D’autres encore, plutôt d’obédience japonaise, circulent en bus, visitent au pas de charge musées et châteaux et ont même droit au rituel repas au Père Louis et ses nappes en carreaux, à deux pas des Folies-Bergères.

Pour nos amis Chinois, rien n’est plus beau qu’un bateau-mouche avec trois godelureaux grimés en chanteurs popu’, accordéon sur le torse et violon éraillé plus reverbes poussées à fond.

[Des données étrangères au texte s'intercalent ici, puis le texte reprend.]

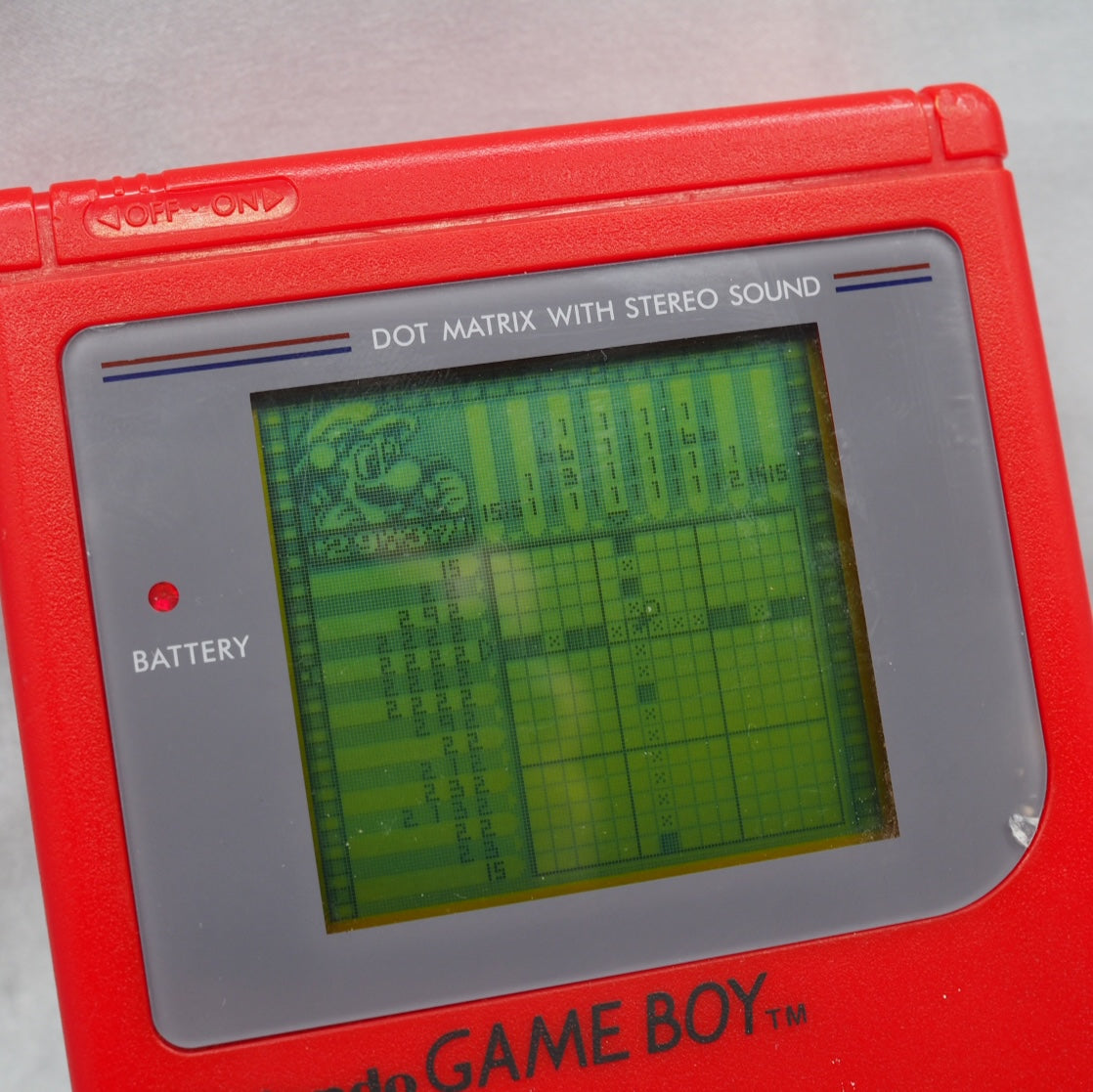 Used Nintendo GAME BOY Console only DMG-01 Red - Tested & Working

Là, les amoureux se fiancent à la chaîne en regardant dans la même direction des prompteurs pour prononcer les promesses éternelles dans la langue de Victor Hugo et Etienne Daho (en phonétique, bien sûr).

Paris restera toujours Paris… quelle veine. Les canons de la sagesse populaire ont imaginé un pays à leur image par leur capitale. La carte postale est défraîchie. Elle date du XIXe-début Vingtième. Des sièges d’assureurs, quelques épiceries fines et universités indolores peuvent se dépêcher d’afficher le menu minceur du printemps, les amoureux du monde entier viennent se la couler douce sur la Seine et attendant de monter dans les ascenseurs de la Tour Eiffel. Les plus altruistes iront photographier une bougie place de la République et laisseront filer une larme sur le chagrin commercial.

Un baiser sous la pluie au Trocadéro, c’est plus mythique, non !?

Le monde est standardisé, l’amour est matière strictement vénale et critère du tourisme. Comme son revers le chagrin hyperbolique. Le marchand ambulant ne s’y trompe jamais. Les larcineurs ripaillent au grand banquet des tours opérateurs mondialisés à l’aide de l’image fétichisée à gogo, ou plutôt la vidéo en boucle d’un Dallas, son univers de charme qui est devenu le seul horizon d’attente du sens commun pour le vagabondage planétaire.

The Village, comme disent les néo-sociologues de la french theory, ou bien les Pujadas jamais à l’abri du déclenchement des pires âneries via les arcanes cathodiques de la médiocrité informationnelle, est notre monde spectaculaire-marchand. Triste ! Détestable ! N’est-ce pas Dutronc qui fredonnait, « le monde entier est un cactus (…) impossible de s’asseoir » ?

Poudre d’escampette, je fonce voir ailleurs… plus besoin de parapluie pour affronter les pluies acides.